Robert Bork redux

The conservative icon, who is suing the Yale Club, feels the love from his fellow travelers.

Published June 26, 2007 9:49PM (EDT)

It has been 20 years since his contentious Supreme Court confirmation hearings, but Robert H. Bork, it seems, is back.

Somehow, the 80-year-old conservative judge, author and intellectual has managed to land in the spotlight several times this month. On June 7, the tort reform crusader who has derided the "lottery-like windfalls" in civil lawsuits, filed a $1 million lawsuit of his own against the Yale Club of New York City after he slipped and fell while stepping up to a club lectern to deliver a speech. Then, on June 11, the Washington Post revealed that Judge Reggie Walton had added a footnote to his order sentencing Scooter Libby to 30 months in prison ridiculing the 12 "prominent and distinguished" professors, including Bork and Alan Dershowitz, who submitted a last-minute brief asking the court to spare Scooter the pokey.

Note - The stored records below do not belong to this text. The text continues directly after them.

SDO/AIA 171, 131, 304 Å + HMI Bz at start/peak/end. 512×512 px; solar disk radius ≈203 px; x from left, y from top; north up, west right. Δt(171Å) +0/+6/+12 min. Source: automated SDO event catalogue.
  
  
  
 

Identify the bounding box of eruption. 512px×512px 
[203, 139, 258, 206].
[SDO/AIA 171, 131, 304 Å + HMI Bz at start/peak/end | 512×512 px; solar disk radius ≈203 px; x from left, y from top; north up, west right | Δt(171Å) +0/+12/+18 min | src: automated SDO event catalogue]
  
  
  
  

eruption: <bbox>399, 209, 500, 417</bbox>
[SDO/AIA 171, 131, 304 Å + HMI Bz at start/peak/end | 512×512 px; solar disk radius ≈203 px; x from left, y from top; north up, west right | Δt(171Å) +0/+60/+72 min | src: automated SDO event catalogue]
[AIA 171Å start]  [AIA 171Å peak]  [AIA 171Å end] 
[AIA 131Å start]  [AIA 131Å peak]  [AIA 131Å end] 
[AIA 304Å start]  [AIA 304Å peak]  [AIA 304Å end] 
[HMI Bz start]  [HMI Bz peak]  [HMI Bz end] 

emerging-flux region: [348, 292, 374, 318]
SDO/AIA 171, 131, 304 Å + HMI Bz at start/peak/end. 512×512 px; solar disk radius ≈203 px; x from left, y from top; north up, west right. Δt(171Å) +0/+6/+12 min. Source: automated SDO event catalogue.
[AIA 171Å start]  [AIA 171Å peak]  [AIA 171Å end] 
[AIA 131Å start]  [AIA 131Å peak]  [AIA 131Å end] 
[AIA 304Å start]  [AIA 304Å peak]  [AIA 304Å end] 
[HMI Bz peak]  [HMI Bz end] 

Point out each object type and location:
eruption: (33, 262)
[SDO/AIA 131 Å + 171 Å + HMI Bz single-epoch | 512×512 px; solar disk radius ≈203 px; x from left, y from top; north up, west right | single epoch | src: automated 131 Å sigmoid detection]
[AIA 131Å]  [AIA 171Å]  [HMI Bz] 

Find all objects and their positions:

And today, from 9 a.m. to 7 p.m. EDT, Bork was feted by the Federalist Society. The event, attended by about 200 people at $100 a head, included speakers such as Reagan Attorney General Edwin Meese and University of California at Berkeley professor John Yoo.

The mood was jovial. In fact, when Cornell professor Jeremy Rabkin encountered Yoo before their panel on Bork's most recent book, "Coercing Virtue," Rabkin extended his hand and exclaimed, "Dr. Torture!" in a lighthearted, if pointed, allusion to Monday's Washington Post article describing Yoo's role in crafting the Bush administration's detainee interrogation policy.

Bork's current affairs were officially ignored by most speakers, but attendees -- a dark suit and pantyhose bunch -- couldn't help whispering about the latest adventures of the man whose name has become, as Meese put it, "a noun, a verb and an adjective." Federalist Society president Eugene Meyer joked that he'd had a passing worry the guest of honor might be wary of speaking in ballrooms for fear of his past injury rate. When George Priest, who took over Bork's antitrust class at Yale Law School, admitted that Bork routinely said horrible things about Yale, and "has now added the Yale Club" to his list, he got a muted chuckle from a clearly uncomfortable crowd. How do you respond, exactly, when your hero has seemingly committed public hypocrisy by embracing the civil lawsuits he once opposed? One choice would be to fall back on nostalgia, which in Bork's case entails looking back fondly on his thwarted nomination to the Supreme Court.

"Bork was savaged because he was honest," said Jonathan Turley of George Washington Law School. "His hearings were refreshingly truthful, direct and substantive," the opposite, as he sees it, of the "contentless" confirmation of John Roberts, who Turley described as looking as though he were "raised hydroponically in the basement of the White House."

Priest, who called it "a badge of honor" to testify on behalf of Bork back in 1987, said he thought that the failure of Bork's nomination was not about Bork's views or qualifications but, rather, "a function of the weakness of the president." (Ronald Reagan was embroiled in Iran-Contra around the time of Bork's hearings.)

"It's quite similar to what we see today in the example of John Bolton, Paul Wolfowitz and perhaps soon Alberto Gonzales," said Priest. "The president is weak because of the failure of the Iraq war," and his nominees bear the burden of the weakness that unpopularity exposes.

When Bork finally did speak -- in a James Lipton-style heart-to-heart after lunch -- he was straightforward and sarcastic, recalling his wild youth (he was a socialist at 15) and his social life (his wife used to be a nun), and musing about a possible book on martinis (apparently he has an issue with the olives). And though there was no audible sigh of relief, it's safe to say that the adoring audience was glad to see that, with the help of several family members and his cane, he managed to avoid injury as he gingerly ascended and then descended the dais.